▸ Aim of the exercise:
Repeat all of the material exactly as given.

[Data listing]
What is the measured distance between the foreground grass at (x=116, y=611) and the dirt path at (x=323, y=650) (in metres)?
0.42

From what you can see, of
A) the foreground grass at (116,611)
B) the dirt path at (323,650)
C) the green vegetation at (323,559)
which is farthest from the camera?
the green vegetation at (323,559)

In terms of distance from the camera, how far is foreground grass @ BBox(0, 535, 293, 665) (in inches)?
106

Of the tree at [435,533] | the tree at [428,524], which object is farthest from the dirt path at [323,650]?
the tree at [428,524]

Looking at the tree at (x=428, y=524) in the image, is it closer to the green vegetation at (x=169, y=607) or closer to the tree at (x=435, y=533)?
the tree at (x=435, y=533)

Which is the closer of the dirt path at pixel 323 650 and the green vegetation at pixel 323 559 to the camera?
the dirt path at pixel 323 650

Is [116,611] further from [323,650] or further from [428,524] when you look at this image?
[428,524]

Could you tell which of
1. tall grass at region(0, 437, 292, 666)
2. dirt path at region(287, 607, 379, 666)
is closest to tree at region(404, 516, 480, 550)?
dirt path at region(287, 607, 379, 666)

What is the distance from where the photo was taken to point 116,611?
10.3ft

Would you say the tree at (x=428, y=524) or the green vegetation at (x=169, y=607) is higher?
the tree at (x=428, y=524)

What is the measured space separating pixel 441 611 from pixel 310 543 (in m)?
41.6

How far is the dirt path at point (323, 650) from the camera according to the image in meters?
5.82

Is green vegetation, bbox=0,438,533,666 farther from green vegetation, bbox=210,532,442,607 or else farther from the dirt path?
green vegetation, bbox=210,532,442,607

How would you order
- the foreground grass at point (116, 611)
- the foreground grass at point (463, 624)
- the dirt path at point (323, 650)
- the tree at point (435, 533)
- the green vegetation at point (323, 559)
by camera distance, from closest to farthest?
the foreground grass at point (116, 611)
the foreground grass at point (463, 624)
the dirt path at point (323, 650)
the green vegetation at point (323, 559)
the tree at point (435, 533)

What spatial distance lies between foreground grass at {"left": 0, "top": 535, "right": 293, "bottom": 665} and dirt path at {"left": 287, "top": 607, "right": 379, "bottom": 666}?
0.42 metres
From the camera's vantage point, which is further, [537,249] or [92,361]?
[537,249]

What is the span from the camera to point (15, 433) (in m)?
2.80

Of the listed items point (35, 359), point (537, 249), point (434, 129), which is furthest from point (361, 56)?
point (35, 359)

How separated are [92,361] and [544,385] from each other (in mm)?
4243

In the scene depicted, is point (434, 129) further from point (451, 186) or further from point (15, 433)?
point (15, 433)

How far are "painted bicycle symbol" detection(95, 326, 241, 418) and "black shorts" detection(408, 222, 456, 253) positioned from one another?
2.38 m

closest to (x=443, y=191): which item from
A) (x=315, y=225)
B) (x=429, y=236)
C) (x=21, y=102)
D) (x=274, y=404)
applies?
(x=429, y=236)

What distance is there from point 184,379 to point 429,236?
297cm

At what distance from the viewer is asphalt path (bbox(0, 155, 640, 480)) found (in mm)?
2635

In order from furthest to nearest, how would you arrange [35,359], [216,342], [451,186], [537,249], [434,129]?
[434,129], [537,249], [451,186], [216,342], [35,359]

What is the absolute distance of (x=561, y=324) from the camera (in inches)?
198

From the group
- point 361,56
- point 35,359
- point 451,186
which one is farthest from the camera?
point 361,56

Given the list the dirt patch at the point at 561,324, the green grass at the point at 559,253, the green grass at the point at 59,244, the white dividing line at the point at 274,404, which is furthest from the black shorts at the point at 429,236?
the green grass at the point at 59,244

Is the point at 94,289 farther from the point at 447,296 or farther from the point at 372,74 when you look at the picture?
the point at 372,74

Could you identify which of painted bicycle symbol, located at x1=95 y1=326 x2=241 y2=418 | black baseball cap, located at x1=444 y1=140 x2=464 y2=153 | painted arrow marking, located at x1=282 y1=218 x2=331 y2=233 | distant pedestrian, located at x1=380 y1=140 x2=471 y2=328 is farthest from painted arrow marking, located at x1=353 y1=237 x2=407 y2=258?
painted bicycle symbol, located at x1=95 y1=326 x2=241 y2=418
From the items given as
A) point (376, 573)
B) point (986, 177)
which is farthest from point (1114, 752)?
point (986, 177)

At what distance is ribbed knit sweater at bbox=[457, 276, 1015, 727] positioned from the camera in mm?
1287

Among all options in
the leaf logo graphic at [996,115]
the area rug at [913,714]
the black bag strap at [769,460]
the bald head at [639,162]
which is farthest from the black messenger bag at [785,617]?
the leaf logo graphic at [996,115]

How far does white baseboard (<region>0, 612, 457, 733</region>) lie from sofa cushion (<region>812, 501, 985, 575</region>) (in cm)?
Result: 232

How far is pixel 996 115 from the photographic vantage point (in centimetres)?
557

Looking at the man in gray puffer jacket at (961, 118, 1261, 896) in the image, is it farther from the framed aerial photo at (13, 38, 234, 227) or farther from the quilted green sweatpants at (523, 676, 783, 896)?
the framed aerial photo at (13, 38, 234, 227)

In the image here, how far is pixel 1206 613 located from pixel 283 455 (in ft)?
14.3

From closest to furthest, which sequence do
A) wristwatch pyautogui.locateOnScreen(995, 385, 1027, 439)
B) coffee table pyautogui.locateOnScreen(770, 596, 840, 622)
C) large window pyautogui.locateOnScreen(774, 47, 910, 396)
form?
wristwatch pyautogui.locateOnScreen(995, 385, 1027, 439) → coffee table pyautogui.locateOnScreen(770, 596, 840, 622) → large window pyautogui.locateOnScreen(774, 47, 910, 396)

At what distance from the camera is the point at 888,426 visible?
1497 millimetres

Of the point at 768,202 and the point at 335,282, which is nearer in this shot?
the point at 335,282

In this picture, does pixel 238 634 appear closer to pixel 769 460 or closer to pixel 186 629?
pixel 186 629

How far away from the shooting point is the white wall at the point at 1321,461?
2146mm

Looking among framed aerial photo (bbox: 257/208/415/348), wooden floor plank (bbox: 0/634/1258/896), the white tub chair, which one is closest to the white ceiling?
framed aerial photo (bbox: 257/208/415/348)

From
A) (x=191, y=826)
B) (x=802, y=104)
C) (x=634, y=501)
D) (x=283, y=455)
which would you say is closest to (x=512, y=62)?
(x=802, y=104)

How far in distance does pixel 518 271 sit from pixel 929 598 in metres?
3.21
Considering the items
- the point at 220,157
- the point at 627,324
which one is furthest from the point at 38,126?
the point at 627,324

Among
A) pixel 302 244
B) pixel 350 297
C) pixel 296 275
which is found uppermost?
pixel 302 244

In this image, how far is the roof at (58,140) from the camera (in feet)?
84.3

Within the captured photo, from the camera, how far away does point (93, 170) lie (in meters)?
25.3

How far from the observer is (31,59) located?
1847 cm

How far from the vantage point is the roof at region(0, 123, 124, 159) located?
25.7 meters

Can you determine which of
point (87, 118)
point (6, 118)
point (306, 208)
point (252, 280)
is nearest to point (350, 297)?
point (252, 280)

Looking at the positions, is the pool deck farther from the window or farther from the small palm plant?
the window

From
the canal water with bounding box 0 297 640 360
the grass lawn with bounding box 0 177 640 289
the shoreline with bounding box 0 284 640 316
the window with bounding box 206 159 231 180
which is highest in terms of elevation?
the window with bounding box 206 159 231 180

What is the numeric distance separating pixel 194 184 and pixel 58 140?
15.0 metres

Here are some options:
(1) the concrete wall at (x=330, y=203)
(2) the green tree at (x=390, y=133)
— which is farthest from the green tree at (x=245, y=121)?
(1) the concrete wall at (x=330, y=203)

▸ Correct response:
What is the measured distance between the foreground grass at (x=116, y=611) and the dirt path at (x=323, y=650) (in metres)?
0.42

From what you can see, of
A) the foreground grass at (116,611)
B) the dirt path at (323,650)
C) the green vegetation at (323,559)
which is farthest from the camera?
the green vegetation at (323,559)

In terms of distance from the camera, how far is foreground grass @ BBox(0, 535, 293, 665) (in inches)?
106

Of the tree at [435,533] | the tree at [428,524], which object is farthest from the dirt path at [323,650]?
the tree at [428,524]

Looking at the tree at (x=428, y=524) in the image, is it closer to the green vegetation at (x=169, y=607) or closer to the tree at (x=435, y=533)?
the tree at (x=435, y=533)

Which is the closer of the dirt path at pixel 323 650 and the green vegetation at pixel 323 559 to the camera?
the dirt path at pixel 323 650

Is [116,611] further from [323,650] or further from [428,524] when you look at this image?
[428,524]

Could you tell which of
1. tall grass at region(0, 437, 292, 666)
2. dirt path at region(287, 607, 379, 666)
is closest to tree at region(404, 516, 480, 550)?
dirt path at region(287, 607, 379, 666)

What is the distance from where the photo was taken to point 116,611?
10.3ft

Would you say the tree at (x=428, y=524) or the green vegetation at (x=169, y=607) is higher?
the tree at (x=428, y=524)

What is the measured space separating pixel 441 611 from pixel 310 543 (in m)?
41.6

How far is the dirt path at point (323, 650) from the camera according to the image in meters?
5.82

Is green vegetation, bbox=0,438,533,666 farther from green vegetation, bbox=210,532,442,607 or else farther from the dirt path?
green vegetation, bbox=210,532,442,607

How would you order
- the foreground grass at point (116, 611)
- the foreground grass at point (463, 624)
- the dirt path at point (323, 650)
- the tree at point (435, 533)
- the green vegetation at point (323, 559)
by camera distance, from closest to farthest?
the foreground grass at point (116, 611)
the foreground grass at point (463, 624)
the dirt path at point (323, 650)
the green vegetation at point (323, 559)
the tree at point (435, 533)

What spatial distance lies between foreground grass at {"left": 0, "top": 535, "right": 293, "bottom": 665} and dirt path at {"left": 287, "top": 607, "right": 379, "bottom": 666}?
0.42 metres
From the camera's vantage point, which is further, [537,249] or [92,361]?
[537,249]

What is the span from the camera to point (15, 433) (in m)?
2.80

Of the listed items point (35, 359), point (537, 249), point (434, 129), which is furthest from point (361, 56)?
point (35, 359)

How separated are [92,361] and [544,385] from each other (in mm)?
4243

In the scene depicted, is point (434, 129) further from point (451, 186) or further from point (15, 433)?
point (15, 433)

How far are "painted bicycle symbol" detection(95, 326, 241, 418) and "black shorts" detection(408, 222, 456, 253) positioned from one another?
2.38 m

closest to (x=443, y=191): which item from
A) (x=315, y=225)
B) (x=429, y=236)
C) (x=21, y=102)
D) (x=274, y=404)
applies?
(x=429, y=236)

What distance is there from point 184,379 to point 429,236?
297cm

At what distance from the viewer is asphalt path (bbox(0, 155, 640, 480)) found (in mm)?
2635

In order from furthest to nearest, how would you arrange [35,359], [216,342], [451,186], [537,249], [434,129]?
[434,129], [537,249], [451,186], [216,342], [35,359]

What is the absolute distance of (x=561, y=324) from the camera (in inches)?
198

From the group
- point 361,56
- point 35,359
- point 451,186
which one is farthest from the camera?
point 361,56

Given the list the dirt patch at the point at 561,324, the green grass at the point at 559,253, the green grass at the point at 59,244, the white dividing line at the point at 274,404, which is furthest from the black shorts at the point at 429,236?
the green grass at the point at 59,244

Is the point at 94,289 farther from the point at 447,296 or farther from the point at 372,74 when you look at the picture?
the point at 372,74

Could you identify which of painted bicycle symbol, located at x1=95 y1=326 x2=241 y2=418 | black baseball cap, located at x1=444 y1=140 x2=464 y2=153 | painted arrow marking, located at x1=282 y1=218 x2=331 y2=233 | distant pedestrian, located at x1=380 y1=140 x2=471 y2=328 is farthest from painted arrow marking, located at x1=353 y1=237 x2=407 y2=258?
painted bicycle symbol, located at x1=95 y1=326 x2=241 y2=418
From the items given as
A) point (376, 573)
B) point (986, 177)
which is farthest from point (1114, 752)?
point (986, 177)

At what distance is ribbed knit sweater at bbox=[457, 276, 1015, 727] positioned from the camera in mm?
1287

Among all options in
the leaf logo graphic at [996,115]
the area rug at [913,714]
the black bag strap at [769,460]
the bald head at [639,162]
which is farthest from the black messenger bag at [785,617]?
the leaf logo graphic at [996,115]

How far does white baseboard (<region>0, 612, 457, 733</region>) lie from sofa cushion (<region>812, 501, 985, 575</region>) (in cm)?
Result: 232

How far is pixel 996 115 from the photographic vantage point (in centimetres)?
557

Looking at the man in gray puffer jacket at (961, 118, 1261, 896) in the image, is it farther from the framed aerial photo at (13, 38, 234, 227) or farther from the quilted green sweatpants at (523, 676, 783, 896)?
the framed aerial photo at (13, 38, 234, 227)

In the image here, how far is pixel 1206 613 located from pixel 283 455 (in ft)?
14.3

From closest to furthest, which sequence do
A) wristwatch pyautogui.locateOnScreen(995, 385, 1027, 439)
B) coffee table pyautogui.locateOnScreen(770, 596, 840, 622)
C) large window pyautogui.locateOnScreen(774, 47, 910, 396)
form?
wristwatch pyautogui.locateOnScreen(995, 385, 1027, 439) → coffee table pyautogui.locateOnScreen(770, 596, 840, 622) → large window pyautogui.locateOnScreen(774, 47, 910, 396)

At what distance from the camera is the point at 888,426 visible?
1497 millimetres

Of the point at 768,202 and the point at 335,282, which is nearer in this shot?
the point at 335,282

In this picture, does pixel 238 634 appear closer to pixel 769 460 or closer to pixel 186 629?
pixel 186 629

How far away from the shooting point is the white wall at the point at 1321,461?
2146mm

Looking among framed aerial photo (bbox: 257/208/415/348), wooden floor plank (bbox: 0/634/1258/896), the white tub chair, which one is closest to the white ceiling?
framed aerial photo (bbox: 257/208/415/348)

From
A) (x=191, y=826)
B) (x=802, y=104)
C) (x=634, y=501)
D) (x=283, y=455)
which would you say is closest to (x=512, y=62)?
(x=802, y=104)

How far in distance does pixel 518 271 sit from pixel 929 598 in metres?
3.21
Considering the items
- the point at 220,157
- the point at 627,324
which one is furthest from the point at 38,126?
the point at 627,324

Among
A) pixel 302 244
B) pixel 350 297
C) pixel 296 275
which is found uppermost?
pixel 302 244

In this image, how far is the roof at (58,140) from the camera (in feet)?
84.3

Within the captured photo, from the camera, how far away does point (93, 170) lie (in meters)?
25.3

How far from the observer is (31,59) located?
1847 cm

How far from the vantage point is the roof at region(0, 123, 124, 159) located?
25.7 meters

Can you determine which of
point (87, 118)
point (6, 118)
point (306, 208)
point (252, 280)
is nearest to point (350, 297)?
point (252, 280)

Looking at the positions, is the pool deck farther from the window or farther from the small palm plant?
the window

From
the canal water with bounding box 0 297 640 360
the grass lawn with bounding box 0 177 640 289
the shoreline with bounding box 0 284 640 316
the window with bounding box 206 159 231 180
which is highest in terms of elevation?
the window with bounding box 206 159 231 180

What is the numeric distance separating pixel 194 184 and pixel 58 140?
15.0 metres

Here are some options:
(1) the concrete wall at (x=330, y=203)
(2) the green tree at (x=390, y=133)
— which is farthest from the green tree at (x=245, y=121)?
(1) the concrete wall at (x=330, y=203)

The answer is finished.